> [Text segment]
******
You could try to do my method for bleeding air out of the system......it works 100% of the time on LS1 engines. It should work for you. About 20 minutes and FREE.

Here's my Coolant Flush write-up......go down and do the Bleeding Air part at the bottom....

Best/easiest way to flush and get every drop of old coolant out.

****My power steering fluid leaked into my block, so it was bad, but this flush process works for normal maintenance flushes too. You might just want to skip the degreaser stages.****
-Cold engine.
-Remove radiator fill cap.
-Remove the t-stat from the housing. ((Buy a new t-stat housing gasket, they're like $3.00)) Leave the housing attached to the rubber radiator hose, just remove the 2 housing bolts and pull it away from the water pump to get to the t-stat. (2-3 minute job). ***The t-stat itself can be removed from the so-called one piece t-stats just like we can remove the t-stat from the newer two-piece t-stats. And the housings will bolt right back to the water pump.***
-Put t-stat housing back on. (1 minute) Just put one bolt in, no need to put them both in, there’s no pressure in the system during the flush.
-Take the entire radiator drain valve (petcock) "off" and let it drain, don't just open the valve itself. It'll drain faster with it off and that’s what you want. ((Buy a new petcock valve before starting this flush process, sometimes they break when you remove them all the way just because they're cheap plastic and they get briddle over time, they're like $2.00))
-Take a hose and stick it in the radiator fill cap, running medium to high.
-Start the engine when the radiator looks like its full again.
******
> [The data]
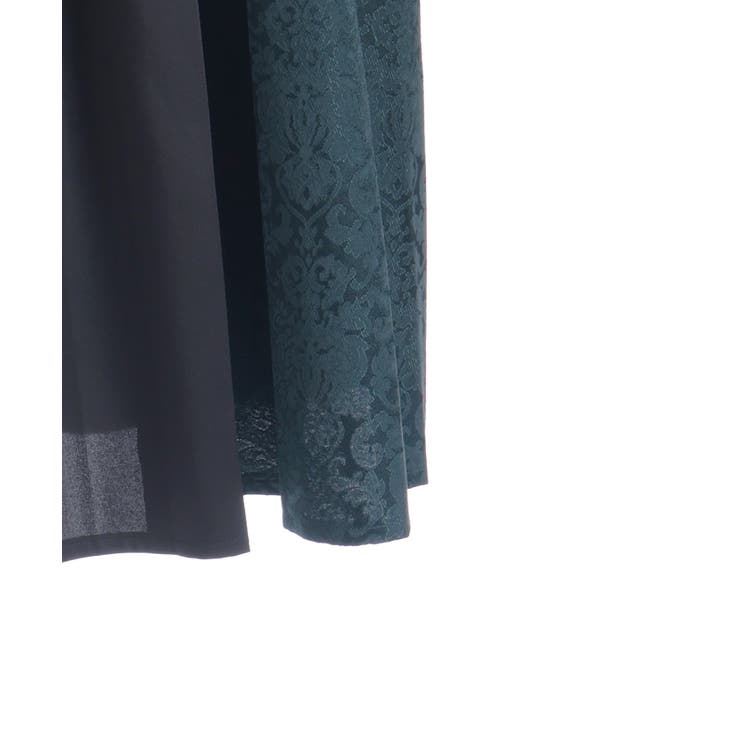 チェーン付ジャガード切替スカート | axes femme | 詳細画像20 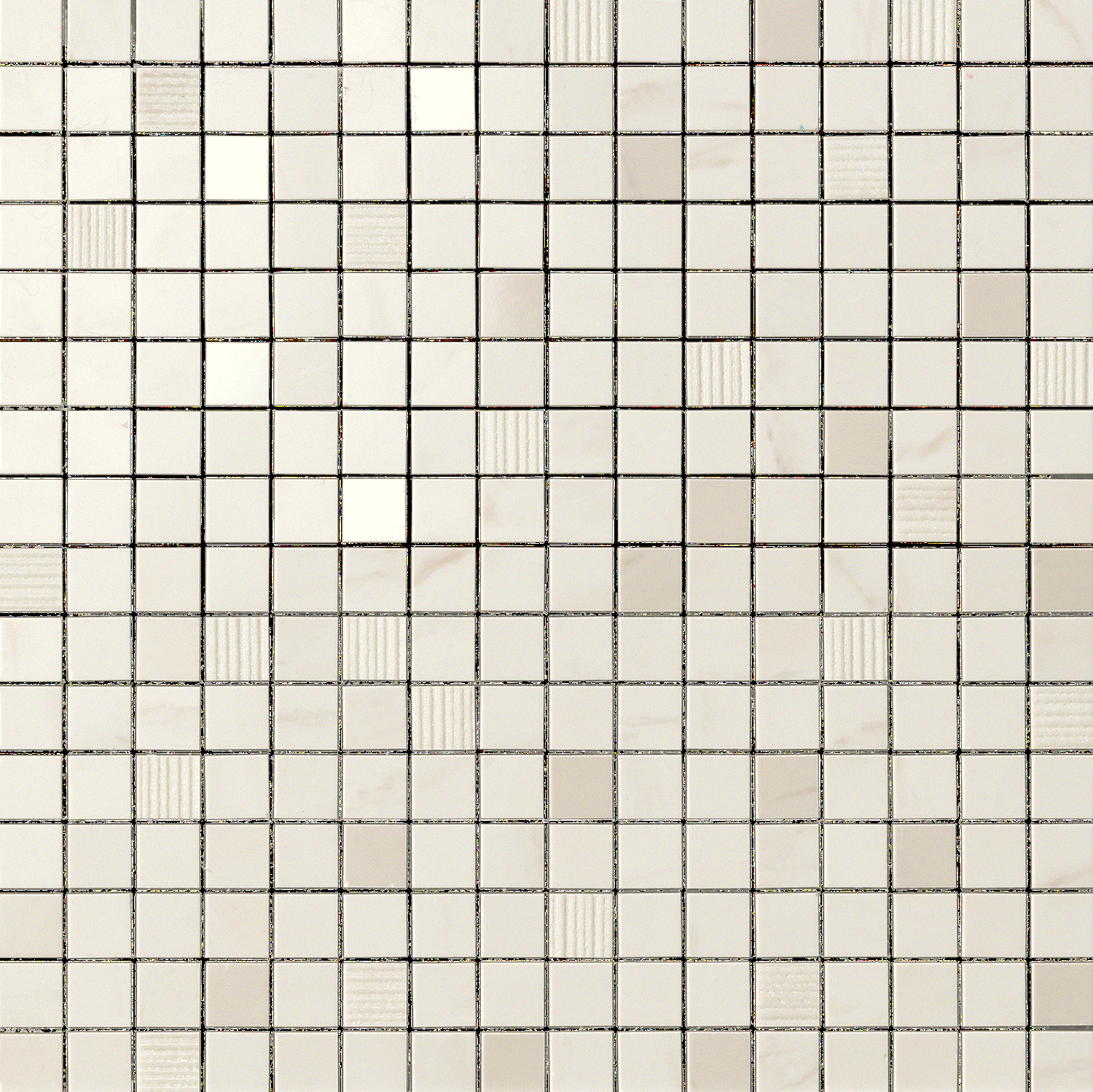 Керамическая Atlas Concorde Marvel Pro Marvel Cremo Delicato Mosaic 30x30 — фото 2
******
> [Tasks]
(a) Copy the coolant flush write-up above word for word, between "-Take the entire" and "medium to high.", inclusive.
(b) Write the next steps of the coolant flush write-up, picking up right after its final line.

> [Answers to each task]
(a)
-Take the entire radiator drain valve (petcock) "off" and let it drain, don't just open the valve itself. It'll drain faster with it off and that’s what you want. ((Buy a new petcock valve before starting this flush process, sometimes they break when you remove them all the way just because they're cheap plastic and they get briddle over time, they're like $2.00))
-Take a hose and stick it in the radiator fill cap, running medium to high.

(b)
-Turn heat on full blast
-Let it run for about 15-20 minutes or until the water is running out the drain CLEAR.
-((If you want to, you can wait till it runs clear, "close" the drain valve, add some degreaser (I use ½ gallon of Formula 88 to clean mine) and let it run for 15 minutes, then let it sit for 15 minutes, then run it for 5 minutes, then drain it all again. Then open the drain and put the hose in for about 5 more minutes and run it all out till its CLEAR. The degreaser will help break up the crap thats stuck DEEP in the BLOCK that sits and swirls and doesn't like to come out.)) ***NO…degreaser will not hurt anything. Just make sure its ok for aluminum.***
-When it runs clear your entire system is clean.
-Remove the overflow reservoir from the car and clean it out real good. (I had to use gasoline to clean mine out because the sludge and grime was so thick inside. The gas broke it all down and then it flushed right out. I filled it about 1/3 up with gasoline and shook the hell out of it real vigorously, the black stuff kept coming out. I did that like 4 separate times with gasoline till no more chunks of black crap came out. Make sure the lines that go to the reservoir are also cleaned out. Or just buy a new piece of 3/8” heater hose and replace that line, 3 feet will do, then cut to fit. My sludge came from my power steering fluid leaking into my coolant system.)
-Put the t-stat back in.
-Put the overflow reservoir back in.
-Put the drain valve back in. Use the new one, what the hell.
-Put half a jug of Dexcool in the radiator. (Or if you live in very cold places, 1 to 1 ½ jugs of Dexcool)
-Fill the rest with water.
***You do not need to use distilled water, clean hose water is just fine, just make sure your city water is clean and not total crap quality.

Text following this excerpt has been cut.